QUESTIONS TO ANSWER:
A – From the post on Christian maturity, quote the passage starting at "I never refer" and ending at "of Christian maturity.".
B – In the post on Christian maturity, list the common questions the writer says people ask when they first meet with him for counseling.

SELECTED EXTRACT:
━━━━━━━━━━━━━━━━━━━━

Mind Mapping Christian Maturity: you know you’re mature when…

Posted: 28 Sep 2011 09:05 PM PDT

What does the end of counseling look like?

When will I know I’m done with counseling?

What are you looking for?

What are your expectations for me?

These are some of the more common questions that I get when a person first meets with me for counseling.

These questions are excellent and need to be answered in a definitive, but practical way.

The good news is that the Bible does not leave us in a lurch, but gives us real answers that satisfy.

To help us think about what the “end” looks like, I’ve developed a Mind Map, which is part of a training exercise I provide for the folks on our Membership Site. You can get your copy of the Mind Map by clicking Christian Maturity.

These concepts are not just good ideas that apply to counselees, but they are concepts that apply to every Christian. If you are a Christian, then you should read this, assess yourself, and make whatever changes you need, in order to continue the process of maturing in Christ.

Counselees are not the only people who need help. All Christians need help. Honestly, I kinda despise the word counselee. Personally, I do not use the term unless I’m writing to a broader audience, like this article.

Our organization is called The Counseling Solutions Group, but that is more of a marketing perspective than anything else. If I called our organization “Discipleship Solutions,” it would not resonate with the current cultural mindset, those who are looking for help through counseling.

I never refer to my “counselees” as counselees. They are my friends, brothers and sisters in Christ, who come to me for help (John 15:15).[1] And what do I do for them? I disciple them by teaching them what the Bible says about being like Christ, the goal of all counseling and discipleship.

They may come through the door as counselees, but my goal is to send them out as Christlike disciple-makers. That’s my calling. It is yours too. The following Mind Map will help you unpack the process to Christian maturity, while also envisioning you on how to sustain a life of Christian maturity.

Before you begin, may I appeal to you to pray, asking God to help you to see where you need to change, grow, and serve like Jesus. Perhaps it would be better to read this article with your spouse or close friend, asking them to speak into your life according to what is written here. Will you do that? Will you ask your spouse or close friend?

Breaking down the map

The Gospel - All counseling or discipleship, whatever you want to call it, must begin with the Gospel. Remember, I’m coming from a Christian worldview, speaking to Christians, about how to best glorify God as Christians.

Therefore, there is only one starting point and that is the Gospel. The Gospel or good news is Jesus Christ, the promised Messiah from the Old Testament, who came to live among the Jewish nation 2000 years ago.

Eventually Christ died, according to the divine purposes of God, on a cross in order to pay the debt for sin. He became a ransom for sin. No person has the ability to live out a sustained life of Christian maturity without coming to terms with the person and work of Jesus Christ.

The only proper way to come to terms with Him is by being regenerated by Him. This is what we call being born from above or being born again. Have you been born again?

Do not marvel that I said to you, 'You must be born again.' – The Savior, John 3:7 (ESV)

━━━━━━━━━━━━━━━━━━━━

DATA EXCERPT:

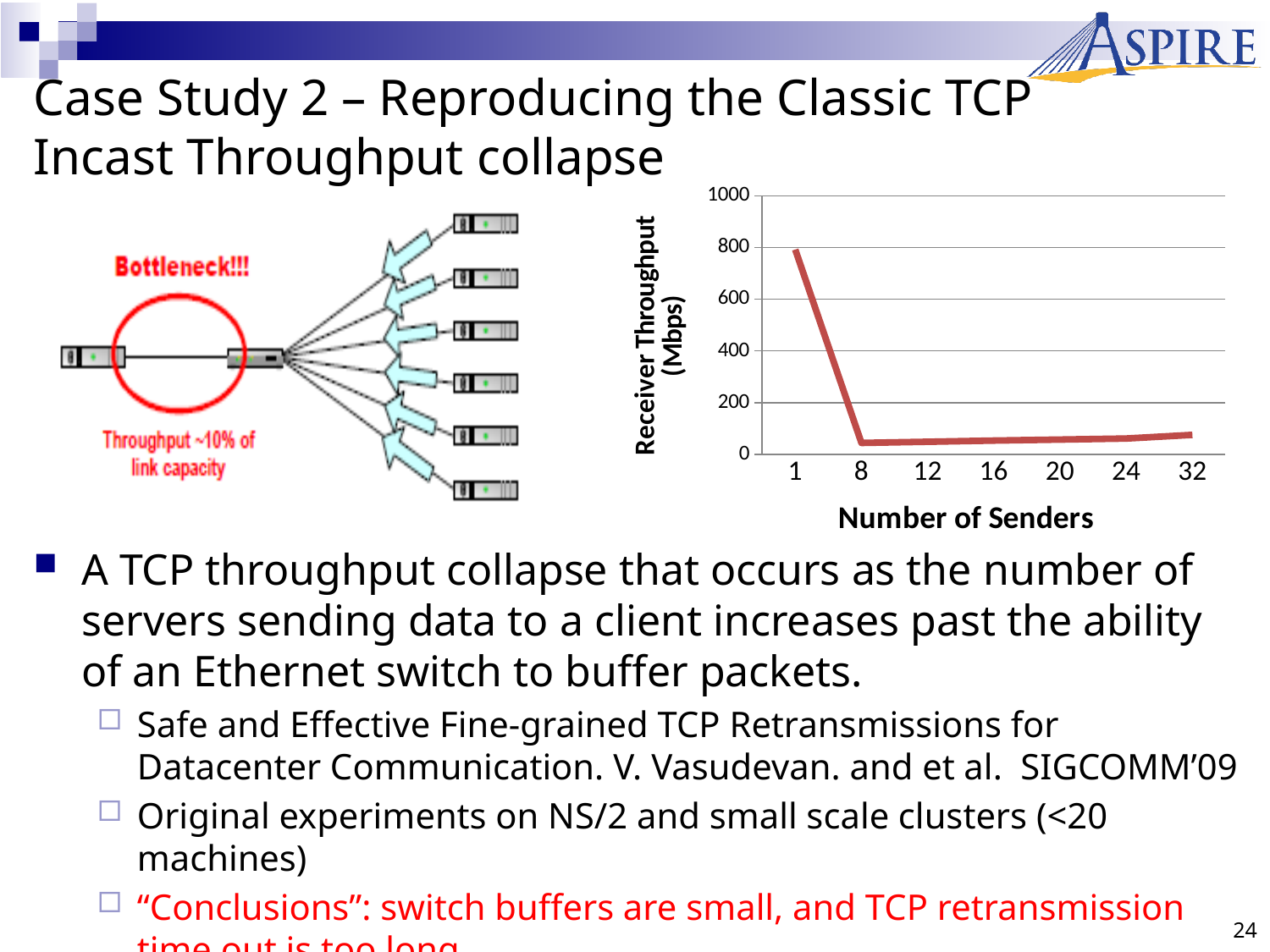
Is the receiver throughput for 8 senders greater or less than 200? less At which number of senders is the receiver throughput highest? 1 Is the receiver throughput for 1 sender greater or less than 600? greater What kind of chart is shown on the slide? line chart Is the receiver throughput for 32 senders greater or less than 200? less How many x-axis tick values (numbers of senders) are shown on the chart? 7 What is the label of the x-axis of the chart? Number of Senders What is the maximum value shown on the y-axis of the chart? 1000 What is the label of the y-axis of the chart? Receiver Throughput (Mbps) Which has a higher receiver throughput: 1 sender or 32 senders? 1 sender Does the receiver throughput rise or fall as the number of senders increases from 1 to 8? fall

━━━━━━━━━━━━━━━━━━━━

RESPONSES PER TASK:
A –
I never refer to my “counselees” as counselees. They are my friends, brothers and sisters in Christ, who come to me for help (John 15:15).[1] And what do I do for them? I disciple them by teaching them what the Bible says about being like Christ, the goal of all counseling and discipleship.

They may come through the door as counselees, but my goal is to send them out as Christlike disciple-makers. That’s my calling. It is yours too. The following Mind Map will help you unpack the process to Christian maturity, while also envisioning you on how to sustain a life of Christian maturity.

B –
- What does the end of counseling look like?
- When will I know I'm done with counseling?
- What are you looking for?
- What are your expectations for me?